Stroke Training and Awareness Resources (STARs)


08: Experienced colleagues decisions

Select the crosses for each colleagues decision and rationale

Prof Mark Barber

Decision

  • No BP intervention
  • No lysis
  • No thrombectomy

Not for any hyperacute stroke treatments. Active palliative interventions may become appropriate.

Rationale

Given this background function, I would not consider thrombolysis or thrombectomy. She would be at high risk of complications and is not the kind of patient that would have contributed to the data for any of the thrombolysis or thrombectomy trials. With a M1 occlusion she is unlikely to do well with thrombolysis in any case and active palliation and early return to her home, if possible, would be options that I would consider first.

Dr Tracey Baird

Decision

  • No BP intervention
  • No lysis / Treat with alteplase 0.9mg/kg – consider after d/w family
  • No thrombectomy

Rationale

This is complex – age in itself is not a disbar to lysis but preexisting disability and age might well deter me from thrombectomy. I note the anaemia which might make me worry about the risks of lysis/bowel cancer recurrence .

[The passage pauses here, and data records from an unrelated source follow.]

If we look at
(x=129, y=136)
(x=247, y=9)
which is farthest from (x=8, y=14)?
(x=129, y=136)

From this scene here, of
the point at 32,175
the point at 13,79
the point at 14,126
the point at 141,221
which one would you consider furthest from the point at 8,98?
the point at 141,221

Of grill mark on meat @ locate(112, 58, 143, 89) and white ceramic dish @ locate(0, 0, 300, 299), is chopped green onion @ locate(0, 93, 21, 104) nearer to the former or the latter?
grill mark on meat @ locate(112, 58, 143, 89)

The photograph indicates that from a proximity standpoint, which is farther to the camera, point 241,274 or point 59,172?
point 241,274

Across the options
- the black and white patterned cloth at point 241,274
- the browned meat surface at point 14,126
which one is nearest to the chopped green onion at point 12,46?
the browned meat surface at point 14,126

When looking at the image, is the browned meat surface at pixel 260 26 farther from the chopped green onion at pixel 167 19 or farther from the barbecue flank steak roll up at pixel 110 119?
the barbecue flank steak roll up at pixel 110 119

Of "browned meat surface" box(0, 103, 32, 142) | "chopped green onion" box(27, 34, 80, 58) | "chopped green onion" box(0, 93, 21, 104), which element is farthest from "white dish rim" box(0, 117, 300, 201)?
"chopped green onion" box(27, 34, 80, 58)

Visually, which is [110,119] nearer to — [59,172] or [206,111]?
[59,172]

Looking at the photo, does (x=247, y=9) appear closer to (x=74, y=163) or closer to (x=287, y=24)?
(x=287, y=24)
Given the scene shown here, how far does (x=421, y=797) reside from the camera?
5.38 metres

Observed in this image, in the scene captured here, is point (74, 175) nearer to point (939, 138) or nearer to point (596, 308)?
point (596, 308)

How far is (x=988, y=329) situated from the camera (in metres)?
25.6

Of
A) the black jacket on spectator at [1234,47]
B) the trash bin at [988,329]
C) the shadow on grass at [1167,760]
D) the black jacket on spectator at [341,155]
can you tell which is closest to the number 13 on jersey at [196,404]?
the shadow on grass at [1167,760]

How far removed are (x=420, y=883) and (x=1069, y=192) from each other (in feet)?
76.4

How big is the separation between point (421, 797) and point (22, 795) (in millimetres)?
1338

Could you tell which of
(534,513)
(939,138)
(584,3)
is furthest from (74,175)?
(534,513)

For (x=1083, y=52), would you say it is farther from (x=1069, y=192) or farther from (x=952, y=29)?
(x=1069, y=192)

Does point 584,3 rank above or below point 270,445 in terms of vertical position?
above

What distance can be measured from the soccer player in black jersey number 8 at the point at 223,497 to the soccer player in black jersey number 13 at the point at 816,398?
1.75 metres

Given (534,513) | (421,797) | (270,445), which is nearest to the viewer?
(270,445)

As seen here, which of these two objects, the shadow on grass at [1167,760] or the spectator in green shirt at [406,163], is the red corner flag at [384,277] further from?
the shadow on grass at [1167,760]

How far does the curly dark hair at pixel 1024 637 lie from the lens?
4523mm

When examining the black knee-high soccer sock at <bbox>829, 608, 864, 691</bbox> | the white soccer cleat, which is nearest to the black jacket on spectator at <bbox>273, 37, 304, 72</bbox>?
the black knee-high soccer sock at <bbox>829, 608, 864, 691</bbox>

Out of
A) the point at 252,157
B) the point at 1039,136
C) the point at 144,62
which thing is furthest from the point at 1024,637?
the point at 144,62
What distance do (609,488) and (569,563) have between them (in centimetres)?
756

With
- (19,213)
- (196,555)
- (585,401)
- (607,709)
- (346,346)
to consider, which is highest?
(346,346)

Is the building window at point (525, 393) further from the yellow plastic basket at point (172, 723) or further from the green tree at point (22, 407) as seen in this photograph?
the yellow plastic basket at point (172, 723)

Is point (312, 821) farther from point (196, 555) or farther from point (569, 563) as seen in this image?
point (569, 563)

I would discuss with the  family as to whether they feel lysis is appropriate – if no family available I might err on the side of caution here.

Dr Anthony Pereira

Decision

  • No BP intervention is needed
  • Request CT & CTA
  • No lysis
  • No referral for thrombectomy

Rationale

This is elderly lady is in a very poor state of health. She has presented within 90 minutes However, the fact she was unaware of their syndrome does raise the possibility that the time of onset may not be secure.

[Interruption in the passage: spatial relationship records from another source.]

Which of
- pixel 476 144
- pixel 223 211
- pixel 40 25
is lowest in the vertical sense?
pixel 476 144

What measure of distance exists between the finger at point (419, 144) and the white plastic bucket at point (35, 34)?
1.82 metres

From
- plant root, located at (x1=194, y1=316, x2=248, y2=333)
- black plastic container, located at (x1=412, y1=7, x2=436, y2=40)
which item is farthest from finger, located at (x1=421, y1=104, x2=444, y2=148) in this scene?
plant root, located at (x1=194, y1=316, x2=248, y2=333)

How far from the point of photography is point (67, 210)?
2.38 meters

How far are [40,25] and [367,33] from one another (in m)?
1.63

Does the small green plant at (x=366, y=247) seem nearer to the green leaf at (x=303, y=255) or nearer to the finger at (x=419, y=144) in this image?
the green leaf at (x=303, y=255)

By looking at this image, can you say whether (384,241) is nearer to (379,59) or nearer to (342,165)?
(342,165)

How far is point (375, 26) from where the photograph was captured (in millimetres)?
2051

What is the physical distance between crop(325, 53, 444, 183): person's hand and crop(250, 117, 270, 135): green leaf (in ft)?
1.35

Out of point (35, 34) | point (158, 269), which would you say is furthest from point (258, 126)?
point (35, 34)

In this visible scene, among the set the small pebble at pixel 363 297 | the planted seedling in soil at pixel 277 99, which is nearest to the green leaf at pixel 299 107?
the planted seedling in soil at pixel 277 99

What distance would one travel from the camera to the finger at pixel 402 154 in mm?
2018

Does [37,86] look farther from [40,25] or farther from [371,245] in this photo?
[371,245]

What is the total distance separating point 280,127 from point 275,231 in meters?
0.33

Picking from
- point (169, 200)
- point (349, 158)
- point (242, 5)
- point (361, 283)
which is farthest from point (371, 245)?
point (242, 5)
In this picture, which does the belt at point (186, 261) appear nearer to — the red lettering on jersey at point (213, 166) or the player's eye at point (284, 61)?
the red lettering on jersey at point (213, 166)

I would request a CT and CTA. Here the CT shows a dense vessel and I think there is evidence of early ischaemic change. There is also an occlusion of the right middle cerebral artery and probably also the right terminal carotid.

The prospect of success here is rather remote. Assuming, that when assessed in person this lady is very frail indeed, I would be inclined not to proceed with either thrombolysis or thrombectomy. It is not possible to make everyone better in medicine but it is possible to make everyone worse.

Dr Shelagh Coutts

Decision

  • No BP intervention
  • Treat with alteplase 0.9mg/kg
  • No thrombectomy

Rationale

The treatment of the super elderly is tough. The super elderly do badly with big strokes in general. The trial data doesn’t suggest that we should withhold treatment in this situation, but the effect size does appear to be lower. My personal experience is that most of the super elderly patients do badly despite thrombectomy.

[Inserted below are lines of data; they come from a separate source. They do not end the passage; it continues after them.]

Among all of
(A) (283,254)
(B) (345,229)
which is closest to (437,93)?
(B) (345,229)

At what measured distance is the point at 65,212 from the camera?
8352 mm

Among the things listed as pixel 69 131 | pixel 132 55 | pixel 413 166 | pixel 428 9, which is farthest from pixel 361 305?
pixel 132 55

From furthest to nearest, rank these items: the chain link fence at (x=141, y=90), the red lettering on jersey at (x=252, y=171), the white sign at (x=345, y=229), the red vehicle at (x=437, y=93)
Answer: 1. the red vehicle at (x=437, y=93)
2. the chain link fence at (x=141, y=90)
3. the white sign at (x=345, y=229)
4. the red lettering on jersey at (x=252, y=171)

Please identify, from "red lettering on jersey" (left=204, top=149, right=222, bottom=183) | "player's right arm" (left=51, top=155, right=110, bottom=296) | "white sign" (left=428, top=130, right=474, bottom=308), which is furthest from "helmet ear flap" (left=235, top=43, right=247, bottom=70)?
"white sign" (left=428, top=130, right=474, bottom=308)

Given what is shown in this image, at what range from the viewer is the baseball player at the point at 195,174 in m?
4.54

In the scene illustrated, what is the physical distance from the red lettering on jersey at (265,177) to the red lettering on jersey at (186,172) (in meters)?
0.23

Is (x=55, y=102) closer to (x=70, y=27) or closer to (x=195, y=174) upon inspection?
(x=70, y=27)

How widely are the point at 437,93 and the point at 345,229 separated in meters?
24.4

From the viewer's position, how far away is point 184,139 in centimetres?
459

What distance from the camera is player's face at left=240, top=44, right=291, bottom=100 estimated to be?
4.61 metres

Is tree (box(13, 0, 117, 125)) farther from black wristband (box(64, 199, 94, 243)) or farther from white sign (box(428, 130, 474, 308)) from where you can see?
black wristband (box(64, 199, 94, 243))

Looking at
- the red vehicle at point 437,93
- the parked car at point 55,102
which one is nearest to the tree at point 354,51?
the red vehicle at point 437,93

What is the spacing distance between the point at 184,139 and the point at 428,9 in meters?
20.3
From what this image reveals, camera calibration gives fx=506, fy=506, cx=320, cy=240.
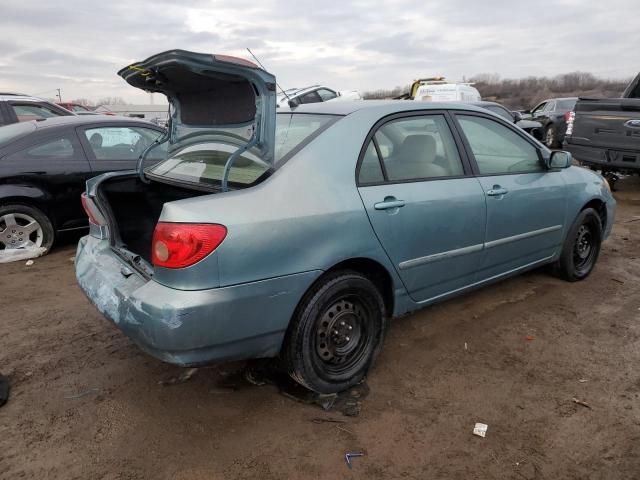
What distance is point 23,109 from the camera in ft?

After discussion with the family regarding thrombolysis I would go ahead if they felt that is what she would want.

I would consider thrombectomy in a perfect patient, but not with the pre-morbid deficits described here.

Dr William Whiteley

Decision

  • No BP intervention
  • Treat with tenecteplase
  • Refer for thrombectomy

Rationale

The controversies here are her low Hb and functional status.

If there is evidence of recent active bleeding, I would be cautious about thrombolysis, but here there isn’t any, and her stroke is life-threatening in a woman of this age, so I would go ahead with tenecteplase planning for thrombectomy

My view on prior disability is to consider treatment in patients who would consider active treatment and have something to gain. This lady, although 96 and impaired does take part in her own self care, and seems to participate, so I would at least open a discussion with my thrombectomy colleagues.